Common variable immunodeficiency, or CVID, is anything but common; it affects about 1 in 20,000 people.
It is, however, characterized by a deficient immune system and can present a wide variety of problems. As a result of their deficiency, people with CVID may experience infections in their lungs, sinuses, ears, GI tract…and then they experience those infections again and again.
According to Dr. Harry Hill, an immunologist, “two or three serious pneumonias a year is not at all unusual” for a person with CVID. And if that person ends up in the hospital for any other type of infection, “they probably need IV antibiotics, and they probably need to be treated with another dose of intravenous immunoglobulin” rather than send home and told “to take a lot of aspirin and drink a lot of fluids.”
Currently, IV immunoglobulin seems to be the only reliable treatment for CVID…which is not good news for insurance companies, or the doctors’ offices that have to put up with insurance companies.
According to Hill, any time his office administers the treatment they “have to prove how low the immunoglobulin levels are,” that the patient needs antibodies because they’ve experienced recurring infections…and even if the patients remain the same, the burden of proof recurs year after year after year.

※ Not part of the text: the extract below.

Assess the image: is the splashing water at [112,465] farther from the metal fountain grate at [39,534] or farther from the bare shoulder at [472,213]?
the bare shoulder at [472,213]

Dr. Hill can’t fix the health insurance system, but he has certainly contributed to the search for more CVID treatments.
By teaming with Dr. Attila Kumanovics and Dr. Karl Voelkerding, Hill began a search for a genetic mutation that could be responsible for CVID. In total, the team looked at gene sequencing for 29 people from six different families. The results showed mutations to IKZF1, a gene responsible for the development of blood cells (including white blood cells and plasma cells, which are crucial parts of the immune system).
By discovering a common culprit when it comes to CVID, Hill and his team helped legitimize the condition for other doctors and insurance companies who might have been too quick to write off the recurring infections of some patients. But beyond that, Dr. Kumanovics feels that
“In order to really understand the disease and how to treat it, you have to know exactly what the problem is. This [discovery] is very important because it’s very useful.”